─── Source data

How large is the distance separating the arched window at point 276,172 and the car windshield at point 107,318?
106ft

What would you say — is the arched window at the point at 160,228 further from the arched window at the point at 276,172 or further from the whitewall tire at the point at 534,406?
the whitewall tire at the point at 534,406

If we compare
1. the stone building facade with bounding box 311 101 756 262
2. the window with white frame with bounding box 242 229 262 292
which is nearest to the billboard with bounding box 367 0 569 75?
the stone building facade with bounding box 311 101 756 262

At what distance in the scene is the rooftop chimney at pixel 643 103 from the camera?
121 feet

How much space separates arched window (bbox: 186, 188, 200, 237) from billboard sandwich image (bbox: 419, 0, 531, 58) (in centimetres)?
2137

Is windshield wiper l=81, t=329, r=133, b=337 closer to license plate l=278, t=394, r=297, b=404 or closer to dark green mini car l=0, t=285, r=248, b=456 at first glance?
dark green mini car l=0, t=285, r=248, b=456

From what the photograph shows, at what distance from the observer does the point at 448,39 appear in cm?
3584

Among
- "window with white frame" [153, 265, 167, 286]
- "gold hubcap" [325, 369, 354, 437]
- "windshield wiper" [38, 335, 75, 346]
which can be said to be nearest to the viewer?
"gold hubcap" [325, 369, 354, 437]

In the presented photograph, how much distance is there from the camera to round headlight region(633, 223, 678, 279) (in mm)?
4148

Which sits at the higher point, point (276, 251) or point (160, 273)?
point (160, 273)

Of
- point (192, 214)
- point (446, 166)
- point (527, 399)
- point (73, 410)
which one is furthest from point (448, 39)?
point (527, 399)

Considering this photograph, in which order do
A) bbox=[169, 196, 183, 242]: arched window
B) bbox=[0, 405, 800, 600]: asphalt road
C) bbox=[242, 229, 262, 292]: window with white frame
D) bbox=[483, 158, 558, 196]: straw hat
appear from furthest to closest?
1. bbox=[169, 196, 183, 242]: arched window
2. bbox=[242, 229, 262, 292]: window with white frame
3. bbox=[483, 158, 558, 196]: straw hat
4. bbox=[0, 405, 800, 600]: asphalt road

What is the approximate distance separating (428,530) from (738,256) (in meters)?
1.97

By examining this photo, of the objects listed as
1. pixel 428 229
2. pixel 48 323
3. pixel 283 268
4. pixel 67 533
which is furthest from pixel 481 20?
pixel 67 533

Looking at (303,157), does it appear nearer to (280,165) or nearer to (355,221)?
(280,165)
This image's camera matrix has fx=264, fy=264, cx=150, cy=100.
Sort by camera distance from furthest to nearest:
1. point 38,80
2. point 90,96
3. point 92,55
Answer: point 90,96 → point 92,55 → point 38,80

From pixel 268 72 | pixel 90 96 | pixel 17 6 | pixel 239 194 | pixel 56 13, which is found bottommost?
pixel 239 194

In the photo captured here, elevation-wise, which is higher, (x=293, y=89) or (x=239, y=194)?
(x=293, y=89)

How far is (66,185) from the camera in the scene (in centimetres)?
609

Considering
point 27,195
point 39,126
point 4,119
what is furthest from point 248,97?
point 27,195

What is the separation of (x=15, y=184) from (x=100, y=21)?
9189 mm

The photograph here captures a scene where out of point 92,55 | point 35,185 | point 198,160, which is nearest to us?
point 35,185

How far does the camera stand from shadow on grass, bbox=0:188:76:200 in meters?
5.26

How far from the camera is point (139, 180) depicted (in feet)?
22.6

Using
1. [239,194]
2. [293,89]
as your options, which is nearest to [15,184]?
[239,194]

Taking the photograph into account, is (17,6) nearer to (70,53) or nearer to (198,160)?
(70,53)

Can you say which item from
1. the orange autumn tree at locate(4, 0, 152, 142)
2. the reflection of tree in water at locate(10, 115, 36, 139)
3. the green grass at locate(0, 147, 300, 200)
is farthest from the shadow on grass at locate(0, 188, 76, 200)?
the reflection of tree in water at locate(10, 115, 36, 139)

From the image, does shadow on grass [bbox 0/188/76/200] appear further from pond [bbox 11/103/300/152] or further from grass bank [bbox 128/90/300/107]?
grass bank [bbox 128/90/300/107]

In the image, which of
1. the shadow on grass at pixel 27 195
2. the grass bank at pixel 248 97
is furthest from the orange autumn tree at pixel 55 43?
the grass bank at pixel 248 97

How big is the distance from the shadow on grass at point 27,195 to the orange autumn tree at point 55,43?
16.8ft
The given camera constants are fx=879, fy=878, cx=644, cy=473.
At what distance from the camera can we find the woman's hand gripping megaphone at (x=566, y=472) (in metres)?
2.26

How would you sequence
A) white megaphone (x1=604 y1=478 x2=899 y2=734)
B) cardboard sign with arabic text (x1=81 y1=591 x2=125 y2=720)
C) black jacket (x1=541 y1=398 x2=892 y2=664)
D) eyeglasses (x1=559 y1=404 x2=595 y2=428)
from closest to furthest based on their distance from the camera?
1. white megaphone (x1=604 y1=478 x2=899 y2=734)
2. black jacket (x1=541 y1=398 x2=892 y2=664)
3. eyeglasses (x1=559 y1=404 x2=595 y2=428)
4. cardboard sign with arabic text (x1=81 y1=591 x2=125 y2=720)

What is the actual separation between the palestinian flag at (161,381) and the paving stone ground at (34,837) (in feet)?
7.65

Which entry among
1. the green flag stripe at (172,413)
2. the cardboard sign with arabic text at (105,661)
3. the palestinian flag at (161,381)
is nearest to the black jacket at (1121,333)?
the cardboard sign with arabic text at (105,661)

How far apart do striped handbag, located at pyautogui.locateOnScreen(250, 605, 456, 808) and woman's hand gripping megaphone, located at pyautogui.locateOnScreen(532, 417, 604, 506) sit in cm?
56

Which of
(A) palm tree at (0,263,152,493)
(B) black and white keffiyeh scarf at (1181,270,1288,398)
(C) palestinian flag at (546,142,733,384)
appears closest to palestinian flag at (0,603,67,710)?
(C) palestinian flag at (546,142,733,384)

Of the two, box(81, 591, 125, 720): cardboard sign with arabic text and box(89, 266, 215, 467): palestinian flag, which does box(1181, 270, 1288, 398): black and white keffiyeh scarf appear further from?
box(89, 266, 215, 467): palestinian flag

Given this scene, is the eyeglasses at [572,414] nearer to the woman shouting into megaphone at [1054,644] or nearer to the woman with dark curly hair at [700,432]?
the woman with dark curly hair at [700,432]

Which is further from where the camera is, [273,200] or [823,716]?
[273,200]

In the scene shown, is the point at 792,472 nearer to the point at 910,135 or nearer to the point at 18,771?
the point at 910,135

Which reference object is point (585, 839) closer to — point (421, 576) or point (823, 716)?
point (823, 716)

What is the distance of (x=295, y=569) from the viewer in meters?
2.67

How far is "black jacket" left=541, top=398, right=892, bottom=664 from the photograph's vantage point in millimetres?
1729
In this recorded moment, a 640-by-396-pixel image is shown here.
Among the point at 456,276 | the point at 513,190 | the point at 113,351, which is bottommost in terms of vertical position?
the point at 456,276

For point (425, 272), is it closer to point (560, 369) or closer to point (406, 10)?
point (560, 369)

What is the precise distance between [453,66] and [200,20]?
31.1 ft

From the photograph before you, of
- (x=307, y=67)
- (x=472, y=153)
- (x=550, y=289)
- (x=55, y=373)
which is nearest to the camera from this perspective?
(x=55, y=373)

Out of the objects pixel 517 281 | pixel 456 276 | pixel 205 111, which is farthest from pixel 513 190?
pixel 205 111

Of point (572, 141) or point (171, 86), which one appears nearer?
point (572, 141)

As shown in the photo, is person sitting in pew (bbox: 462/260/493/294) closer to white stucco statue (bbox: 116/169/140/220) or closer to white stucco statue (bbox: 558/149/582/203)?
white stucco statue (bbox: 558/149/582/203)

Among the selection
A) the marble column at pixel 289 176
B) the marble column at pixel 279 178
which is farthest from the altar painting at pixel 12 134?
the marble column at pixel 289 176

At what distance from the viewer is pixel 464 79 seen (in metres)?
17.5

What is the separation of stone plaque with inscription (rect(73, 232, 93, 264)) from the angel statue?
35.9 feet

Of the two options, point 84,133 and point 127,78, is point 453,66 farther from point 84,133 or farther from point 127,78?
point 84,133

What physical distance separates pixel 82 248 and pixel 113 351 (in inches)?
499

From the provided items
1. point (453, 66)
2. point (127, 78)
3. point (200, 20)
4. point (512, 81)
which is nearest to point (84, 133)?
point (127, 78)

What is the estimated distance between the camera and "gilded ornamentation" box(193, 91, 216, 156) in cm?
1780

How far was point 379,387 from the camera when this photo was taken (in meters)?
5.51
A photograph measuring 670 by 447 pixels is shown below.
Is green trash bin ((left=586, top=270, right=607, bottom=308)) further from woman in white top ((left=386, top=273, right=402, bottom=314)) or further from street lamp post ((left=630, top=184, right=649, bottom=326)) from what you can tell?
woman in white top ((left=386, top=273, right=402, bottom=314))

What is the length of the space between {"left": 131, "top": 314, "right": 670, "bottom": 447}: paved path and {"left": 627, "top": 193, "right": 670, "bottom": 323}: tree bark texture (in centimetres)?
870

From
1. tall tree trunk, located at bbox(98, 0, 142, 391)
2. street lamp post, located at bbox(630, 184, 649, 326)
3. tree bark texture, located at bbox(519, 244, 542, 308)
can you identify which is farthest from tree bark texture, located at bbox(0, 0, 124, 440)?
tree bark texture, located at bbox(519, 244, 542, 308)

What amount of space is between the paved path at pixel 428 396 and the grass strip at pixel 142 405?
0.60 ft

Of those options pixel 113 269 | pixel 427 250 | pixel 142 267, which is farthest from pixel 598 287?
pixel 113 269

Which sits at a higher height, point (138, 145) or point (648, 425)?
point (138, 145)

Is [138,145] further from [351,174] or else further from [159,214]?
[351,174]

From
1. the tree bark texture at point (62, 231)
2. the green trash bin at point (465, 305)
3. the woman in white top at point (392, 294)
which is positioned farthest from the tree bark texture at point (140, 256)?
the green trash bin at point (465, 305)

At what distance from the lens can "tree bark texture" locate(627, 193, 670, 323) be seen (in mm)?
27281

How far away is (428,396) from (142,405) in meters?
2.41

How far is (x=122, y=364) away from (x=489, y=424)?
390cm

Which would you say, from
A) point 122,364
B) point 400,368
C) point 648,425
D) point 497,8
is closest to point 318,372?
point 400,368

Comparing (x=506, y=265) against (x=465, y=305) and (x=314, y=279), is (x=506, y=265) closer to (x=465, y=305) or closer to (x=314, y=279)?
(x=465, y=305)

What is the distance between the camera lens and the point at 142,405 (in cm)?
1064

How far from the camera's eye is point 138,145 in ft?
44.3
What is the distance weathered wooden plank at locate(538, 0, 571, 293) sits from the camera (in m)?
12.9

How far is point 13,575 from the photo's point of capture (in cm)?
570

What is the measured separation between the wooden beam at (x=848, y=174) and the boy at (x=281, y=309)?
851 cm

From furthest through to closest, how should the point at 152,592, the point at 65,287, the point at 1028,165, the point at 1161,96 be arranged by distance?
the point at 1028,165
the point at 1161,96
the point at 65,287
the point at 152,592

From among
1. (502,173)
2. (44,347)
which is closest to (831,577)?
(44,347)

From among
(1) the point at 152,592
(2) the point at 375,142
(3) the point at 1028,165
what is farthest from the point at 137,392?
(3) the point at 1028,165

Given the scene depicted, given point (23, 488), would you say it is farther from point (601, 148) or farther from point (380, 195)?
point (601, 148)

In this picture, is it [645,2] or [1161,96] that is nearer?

──────

Please set down again, unchanged, the lines of the listing above from the line with "Is windshield wiper" up to and including the line with "4. bbox=[0, 405, 800, 600]: asphalt road".

Is windshield wiper l=81, t=329, r=133, b=337 closer to license plate l=278, t=394, r=297, b=404 or closer to dark green mini car l=0, t=285, r=248, b=456 at first glance?
dark green mini car l=0, t=285, r=248, b=456

From what the photograph shows, at what distance from the observer does the point at 448,39 appear in cm?
3584

Among
- "window with white frame" [153, 265, 167, 286]
- "gold hubcap" [325, 369, 354, 437]
- "windshield wiper" [38, 335, 75, 346]
which can be said to be nearest to the viewer?
"gold hubcap" [325, 369, 354, 437]

In the presented photograph, how much distance is there from the camera to round headlight region(633, 223, 678, 279) (in mm)?
4148

Which sits at the higher point, point (276, 251) or point (160, 273)?
point (160, 273)

Of
- point (192, 214)
- point (446, 166)
- point (527, 399)
- point (73, 410)
which one is furthest from point (448, 39)?
point (527, 399)

Considering this photograph, in which order do
A) bbox=[169, 196, 183, 242]: arched window
B) bbox=[0, 405, 800, 600]: asphalt road
C) bbox=[242, 229, 262, 292]: window with white frame
D) bbox=[483, 158, 558, 196]: straw hat
appear from furthest to closest?
1. bbox=[169, 196, 183, 242]: arched window
2. bbox=[242, 229, 262, 292]: window with white frame
3. bbox=[483, 158, 558, 196]: straw hat
4. bbox=[0, 405, 800, 600]: asphalt road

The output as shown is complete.